A filósofa, ao aprofundar sua análise, nos aponta que “Os educadores que defendem o crescimento econômico não se limitam a ignorar as artes: eles têm medo delas. Pois uma percepção refinada e desenvolvida é um inimigo especialmente perigoso da estupidez, e a estupidez moral é necessária para executar programas de desenvolvimento econômico que ignoram a desigualdade […] Como disse Tagore, o nacionalismo agressivo precisa anestesiar a consciência moral”. E continua a pensadora americana: “A arte é uma grande inimiga dessa estupidez, e os artistas (a não ser que estejam completamente intimidados e corrompidos) não são servos confiáveis de nenhuma ideologia […]”.
Inspirada em Rabindranath Tagore, poeta nobelizado em 1913 e grande educador indiano, Nussbaum lembra-nos que esse escritor acreditava que a Primeira Guerra Mundial tinha, em grande parte, suas raízes numa educação que inculcara nos jovens a dominação em detrimento da reciprocidade e do entendimento mútuo. Hoje não é muito diferente, uma vez que, de par com a passividade nas escolas, cultivam-se nacionalismos e novos sentimentos da mesma dominação.
Em suma, sem consciência da complexidade do mundo presente, o pragmatismo exacerbado, o empirismo cego, a ausência de empatia e de espírito crítico levam água ao moinho do autoritarismo, do nacionalismo e da tirania; enfim, ao moinho, já em funcionamento, da morte da democracia. As humanidades e as artes, dizemos nós, não devem ser mendigas de orçamentos burocraticamente técnicos, mas altivas em sua presença que, por assim dizer, humaniza o próprio ser humano. Atrofiadas, atrofiarão a polifonia da arena democrática.

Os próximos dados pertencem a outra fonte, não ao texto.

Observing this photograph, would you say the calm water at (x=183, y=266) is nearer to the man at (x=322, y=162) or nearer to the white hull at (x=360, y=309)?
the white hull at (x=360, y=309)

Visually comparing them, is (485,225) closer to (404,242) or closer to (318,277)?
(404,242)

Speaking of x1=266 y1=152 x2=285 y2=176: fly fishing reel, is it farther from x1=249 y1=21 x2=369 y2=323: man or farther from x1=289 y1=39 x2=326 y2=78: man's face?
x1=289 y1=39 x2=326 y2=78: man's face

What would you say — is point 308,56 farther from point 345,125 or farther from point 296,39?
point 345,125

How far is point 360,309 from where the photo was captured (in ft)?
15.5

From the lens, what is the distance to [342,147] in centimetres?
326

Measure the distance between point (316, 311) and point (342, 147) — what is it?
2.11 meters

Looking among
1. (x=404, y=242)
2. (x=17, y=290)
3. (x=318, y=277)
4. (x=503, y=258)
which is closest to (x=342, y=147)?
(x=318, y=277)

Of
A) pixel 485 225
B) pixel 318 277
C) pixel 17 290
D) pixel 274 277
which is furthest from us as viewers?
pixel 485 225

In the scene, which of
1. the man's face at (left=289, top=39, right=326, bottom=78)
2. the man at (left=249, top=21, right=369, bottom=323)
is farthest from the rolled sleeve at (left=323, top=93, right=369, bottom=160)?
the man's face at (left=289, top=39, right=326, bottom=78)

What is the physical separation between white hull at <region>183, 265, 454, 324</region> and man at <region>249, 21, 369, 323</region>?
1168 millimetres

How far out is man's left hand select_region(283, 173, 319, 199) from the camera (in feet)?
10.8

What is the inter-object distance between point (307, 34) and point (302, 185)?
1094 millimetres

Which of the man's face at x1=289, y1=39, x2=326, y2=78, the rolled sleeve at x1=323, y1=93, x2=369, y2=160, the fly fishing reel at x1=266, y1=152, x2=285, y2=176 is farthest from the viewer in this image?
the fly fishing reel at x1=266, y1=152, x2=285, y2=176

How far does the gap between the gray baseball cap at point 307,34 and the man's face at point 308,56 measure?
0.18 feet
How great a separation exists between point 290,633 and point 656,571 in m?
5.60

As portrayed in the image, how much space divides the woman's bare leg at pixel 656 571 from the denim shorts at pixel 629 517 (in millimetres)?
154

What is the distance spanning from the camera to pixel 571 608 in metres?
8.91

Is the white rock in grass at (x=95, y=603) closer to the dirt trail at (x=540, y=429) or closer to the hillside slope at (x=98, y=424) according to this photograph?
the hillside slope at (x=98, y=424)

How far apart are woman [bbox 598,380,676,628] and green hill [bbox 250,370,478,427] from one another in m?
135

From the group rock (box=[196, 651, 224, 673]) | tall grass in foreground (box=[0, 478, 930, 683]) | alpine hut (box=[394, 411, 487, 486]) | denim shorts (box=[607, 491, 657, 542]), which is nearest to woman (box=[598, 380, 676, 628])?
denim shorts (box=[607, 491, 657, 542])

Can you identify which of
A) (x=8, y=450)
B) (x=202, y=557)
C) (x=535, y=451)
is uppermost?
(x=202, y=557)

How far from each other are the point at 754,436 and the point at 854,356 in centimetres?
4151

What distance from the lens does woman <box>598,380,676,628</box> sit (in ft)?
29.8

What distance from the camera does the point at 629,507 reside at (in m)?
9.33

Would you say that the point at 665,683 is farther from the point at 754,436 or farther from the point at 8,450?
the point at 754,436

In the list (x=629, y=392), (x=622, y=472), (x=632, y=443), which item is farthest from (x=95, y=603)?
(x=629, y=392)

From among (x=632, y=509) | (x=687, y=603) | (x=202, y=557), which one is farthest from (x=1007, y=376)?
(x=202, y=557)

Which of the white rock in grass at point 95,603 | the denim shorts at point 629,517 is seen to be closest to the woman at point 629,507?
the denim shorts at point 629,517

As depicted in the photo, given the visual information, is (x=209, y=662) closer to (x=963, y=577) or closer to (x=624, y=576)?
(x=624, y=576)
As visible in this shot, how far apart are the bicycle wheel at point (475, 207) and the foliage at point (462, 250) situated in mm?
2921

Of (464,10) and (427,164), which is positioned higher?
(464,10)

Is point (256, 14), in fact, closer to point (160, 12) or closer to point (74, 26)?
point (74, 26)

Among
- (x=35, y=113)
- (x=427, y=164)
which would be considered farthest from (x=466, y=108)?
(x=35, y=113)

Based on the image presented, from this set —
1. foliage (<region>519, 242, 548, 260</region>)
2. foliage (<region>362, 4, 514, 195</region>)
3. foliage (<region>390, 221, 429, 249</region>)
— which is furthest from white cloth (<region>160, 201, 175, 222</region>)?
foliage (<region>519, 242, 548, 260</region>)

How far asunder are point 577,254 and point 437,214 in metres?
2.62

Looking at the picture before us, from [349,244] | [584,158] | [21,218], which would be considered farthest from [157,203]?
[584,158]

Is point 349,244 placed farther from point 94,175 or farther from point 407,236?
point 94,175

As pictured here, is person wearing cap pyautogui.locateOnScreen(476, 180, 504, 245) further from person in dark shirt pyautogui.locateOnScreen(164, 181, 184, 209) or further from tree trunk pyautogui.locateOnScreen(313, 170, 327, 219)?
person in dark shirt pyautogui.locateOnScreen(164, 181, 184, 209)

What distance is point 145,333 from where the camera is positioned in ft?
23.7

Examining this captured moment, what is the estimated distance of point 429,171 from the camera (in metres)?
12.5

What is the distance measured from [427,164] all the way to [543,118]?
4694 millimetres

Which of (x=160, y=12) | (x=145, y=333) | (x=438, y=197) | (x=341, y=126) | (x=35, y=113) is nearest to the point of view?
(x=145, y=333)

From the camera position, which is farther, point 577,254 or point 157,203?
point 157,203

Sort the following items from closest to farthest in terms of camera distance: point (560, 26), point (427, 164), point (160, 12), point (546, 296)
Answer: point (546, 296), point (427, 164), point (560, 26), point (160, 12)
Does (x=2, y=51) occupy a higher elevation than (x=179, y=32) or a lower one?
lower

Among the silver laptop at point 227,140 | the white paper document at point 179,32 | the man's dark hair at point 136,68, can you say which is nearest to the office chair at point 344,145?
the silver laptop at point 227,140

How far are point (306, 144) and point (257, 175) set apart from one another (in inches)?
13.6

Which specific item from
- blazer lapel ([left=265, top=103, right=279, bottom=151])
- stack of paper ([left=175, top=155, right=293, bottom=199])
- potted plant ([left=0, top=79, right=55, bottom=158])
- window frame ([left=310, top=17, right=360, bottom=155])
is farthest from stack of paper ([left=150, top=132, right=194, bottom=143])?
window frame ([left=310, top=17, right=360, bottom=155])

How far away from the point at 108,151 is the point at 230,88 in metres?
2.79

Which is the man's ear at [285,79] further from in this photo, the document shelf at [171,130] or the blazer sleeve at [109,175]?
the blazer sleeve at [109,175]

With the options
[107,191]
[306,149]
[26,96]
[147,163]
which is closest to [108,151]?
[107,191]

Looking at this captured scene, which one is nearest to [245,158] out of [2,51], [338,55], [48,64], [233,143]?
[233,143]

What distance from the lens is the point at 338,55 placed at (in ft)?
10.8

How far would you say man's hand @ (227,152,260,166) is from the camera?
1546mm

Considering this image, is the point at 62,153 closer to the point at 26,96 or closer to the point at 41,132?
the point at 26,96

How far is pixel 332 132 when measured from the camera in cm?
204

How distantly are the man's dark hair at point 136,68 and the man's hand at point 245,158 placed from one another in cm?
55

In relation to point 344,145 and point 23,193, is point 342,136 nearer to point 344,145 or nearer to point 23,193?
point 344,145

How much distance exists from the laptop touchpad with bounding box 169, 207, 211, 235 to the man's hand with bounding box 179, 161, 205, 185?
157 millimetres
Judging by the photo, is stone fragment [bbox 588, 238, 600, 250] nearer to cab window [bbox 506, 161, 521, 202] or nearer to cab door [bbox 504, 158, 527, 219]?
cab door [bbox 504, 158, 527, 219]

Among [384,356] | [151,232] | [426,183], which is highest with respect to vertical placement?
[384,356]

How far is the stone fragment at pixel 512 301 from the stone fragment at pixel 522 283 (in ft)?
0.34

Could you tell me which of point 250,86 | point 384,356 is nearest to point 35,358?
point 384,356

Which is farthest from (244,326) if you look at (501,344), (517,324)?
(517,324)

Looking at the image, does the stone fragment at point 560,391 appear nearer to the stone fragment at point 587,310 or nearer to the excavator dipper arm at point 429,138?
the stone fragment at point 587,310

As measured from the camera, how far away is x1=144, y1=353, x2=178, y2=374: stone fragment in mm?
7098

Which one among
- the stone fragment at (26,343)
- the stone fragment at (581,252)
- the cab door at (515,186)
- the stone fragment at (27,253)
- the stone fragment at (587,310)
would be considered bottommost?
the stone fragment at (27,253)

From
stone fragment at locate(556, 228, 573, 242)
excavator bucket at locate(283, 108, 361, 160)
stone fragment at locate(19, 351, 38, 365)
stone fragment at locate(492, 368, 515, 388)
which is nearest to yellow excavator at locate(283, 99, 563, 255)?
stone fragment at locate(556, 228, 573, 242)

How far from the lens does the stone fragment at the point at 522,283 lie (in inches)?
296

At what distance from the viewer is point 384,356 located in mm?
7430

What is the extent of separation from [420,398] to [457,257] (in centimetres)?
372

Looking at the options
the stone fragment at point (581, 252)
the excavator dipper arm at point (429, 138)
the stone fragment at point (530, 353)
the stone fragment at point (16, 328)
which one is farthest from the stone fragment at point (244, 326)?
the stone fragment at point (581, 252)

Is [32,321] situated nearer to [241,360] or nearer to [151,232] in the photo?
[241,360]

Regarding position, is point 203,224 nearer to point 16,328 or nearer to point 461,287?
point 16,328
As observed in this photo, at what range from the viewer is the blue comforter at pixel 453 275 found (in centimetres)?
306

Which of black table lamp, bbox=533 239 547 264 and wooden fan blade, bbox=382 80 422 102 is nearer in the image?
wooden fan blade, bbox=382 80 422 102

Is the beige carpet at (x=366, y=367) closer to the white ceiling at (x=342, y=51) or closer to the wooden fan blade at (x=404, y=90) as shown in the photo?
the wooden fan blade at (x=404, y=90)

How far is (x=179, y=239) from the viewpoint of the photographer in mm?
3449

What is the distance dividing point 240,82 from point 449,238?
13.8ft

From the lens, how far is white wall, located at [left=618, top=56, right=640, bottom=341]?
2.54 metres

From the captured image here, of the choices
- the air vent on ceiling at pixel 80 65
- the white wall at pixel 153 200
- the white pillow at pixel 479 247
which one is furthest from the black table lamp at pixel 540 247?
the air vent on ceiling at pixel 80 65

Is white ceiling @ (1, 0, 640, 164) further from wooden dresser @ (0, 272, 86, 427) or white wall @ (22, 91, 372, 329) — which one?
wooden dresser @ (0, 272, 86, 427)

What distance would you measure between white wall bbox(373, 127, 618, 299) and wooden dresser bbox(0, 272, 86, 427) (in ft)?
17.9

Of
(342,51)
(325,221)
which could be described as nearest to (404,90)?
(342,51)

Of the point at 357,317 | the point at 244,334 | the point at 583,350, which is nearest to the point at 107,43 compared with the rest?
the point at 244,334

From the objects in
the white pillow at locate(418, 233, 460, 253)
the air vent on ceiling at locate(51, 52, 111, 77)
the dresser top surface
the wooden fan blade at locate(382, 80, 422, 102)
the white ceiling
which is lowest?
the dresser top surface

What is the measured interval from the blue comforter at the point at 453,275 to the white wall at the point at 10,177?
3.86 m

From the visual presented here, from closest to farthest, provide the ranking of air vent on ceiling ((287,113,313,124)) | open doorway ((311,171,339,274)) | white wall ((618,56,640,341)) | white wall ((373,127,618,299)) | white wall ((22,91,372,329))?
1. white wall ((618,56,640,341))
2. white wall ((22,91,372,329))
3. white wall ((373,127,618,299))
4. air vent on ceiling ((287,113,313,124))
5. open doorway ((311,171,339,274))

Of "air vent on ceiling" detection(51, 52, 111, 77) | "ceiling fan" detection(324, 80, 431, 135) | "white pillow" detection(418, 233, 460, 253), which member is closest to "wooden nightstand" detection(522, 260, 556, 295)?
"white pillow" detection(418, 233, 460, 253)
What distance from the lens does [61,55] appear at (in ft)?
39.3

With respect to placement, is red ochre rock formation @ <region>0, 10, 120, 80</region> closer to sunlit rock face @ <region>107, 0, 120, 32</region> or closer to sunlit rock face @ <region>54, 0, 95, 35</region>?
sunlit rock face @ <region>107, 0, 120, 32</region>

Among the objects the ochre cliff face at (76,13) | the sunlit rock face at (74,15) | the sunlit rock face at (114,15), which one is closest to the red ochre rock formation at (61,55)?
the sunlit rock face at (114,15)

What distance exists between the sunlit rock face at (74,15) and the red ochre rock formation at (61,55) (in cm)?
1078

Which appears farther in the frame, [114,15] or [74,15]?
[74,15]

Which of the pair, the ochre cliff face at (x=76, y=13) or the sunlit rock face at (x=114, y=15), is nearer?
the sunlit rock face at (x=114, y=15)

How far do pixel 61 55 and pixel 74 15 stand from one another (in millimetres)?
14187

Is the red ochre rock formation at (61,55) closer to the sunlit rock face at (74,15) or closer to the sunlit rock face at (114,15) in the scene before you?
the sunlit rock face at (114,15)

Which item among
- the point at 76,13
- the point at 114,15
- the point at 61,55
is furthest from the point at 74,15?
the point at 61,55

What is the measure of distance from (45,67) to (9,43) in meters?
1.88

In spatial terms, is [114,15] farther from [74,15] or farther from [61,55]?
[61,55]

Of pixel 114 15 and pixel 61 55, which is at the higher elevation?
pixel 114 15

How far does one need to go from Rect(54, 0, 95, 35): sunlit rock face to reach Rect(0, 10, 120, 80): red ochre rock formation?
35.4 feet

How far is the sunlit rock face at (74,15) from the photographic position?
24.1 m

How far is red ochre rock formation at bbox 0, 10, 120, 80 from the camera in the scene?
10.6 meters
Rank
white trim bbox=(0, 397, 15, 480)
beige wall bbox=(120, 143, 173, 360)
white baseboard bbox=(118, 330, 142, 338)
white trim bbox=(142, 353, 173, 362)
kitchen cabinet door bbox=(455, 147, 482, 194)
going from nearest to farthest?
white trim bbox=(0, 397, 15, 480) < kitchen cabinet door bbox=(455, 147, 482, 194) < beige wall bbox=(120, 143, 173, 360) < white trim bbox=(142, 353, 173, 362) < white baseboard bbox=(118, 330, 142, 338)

No Brasil, infelizmente, há décadas se escreve a crônica vulgar de sucessivos cortes orçamentários nas escolas e universidades, além do frio corte que é a sumária eliminação da disciplina, a exemplo da sociologia, da filosofia, da literatura, do latim, da música. Numa sociedade autoritária como a nossa há que se ampliar a diversidade e a imaginação. Se os Estados nacionais temem e subestimam as humanidades e a cultura, não haverá sequer a indulgência velada do pai da personagem proustiana, mas apenas a asfixia dos valores democráticos. É o que já se vê, de acordo com Nussbaum, em muitas partes do mundo.
Como geógrafo sinto-me contemplado.
Extamente isso. Se voltarmos ao berço da democracia, veremos que foi lá tb que se desenvolveram ao máximo potencial as Humanidades. Triste assistirmos ao fim da valorização da ciência que liberta… Ótima reflexão, Paulo. Parabéns!
Prezado Paulo
Como coordenador de um grupo na área de geotecnologias, faço uma reunião mensal com a equipe (eu, dois técnicos geógrafos, e três estagiários de Geografia e Educação Ambiental).
A segunda parte da reunião é uma formação de desenvolvimento profissional e pessoal. O tema foi seu texto. Todos se sentiram contemplados e fizemos boa reflexão.
Me coube mostrar para eles a responsabilidade de inserir a humanidade da Geografia em uma área tecnológica como a nossa.
A Formação foi muito proveitosa. Todos elogiaram o texto. Parabéns.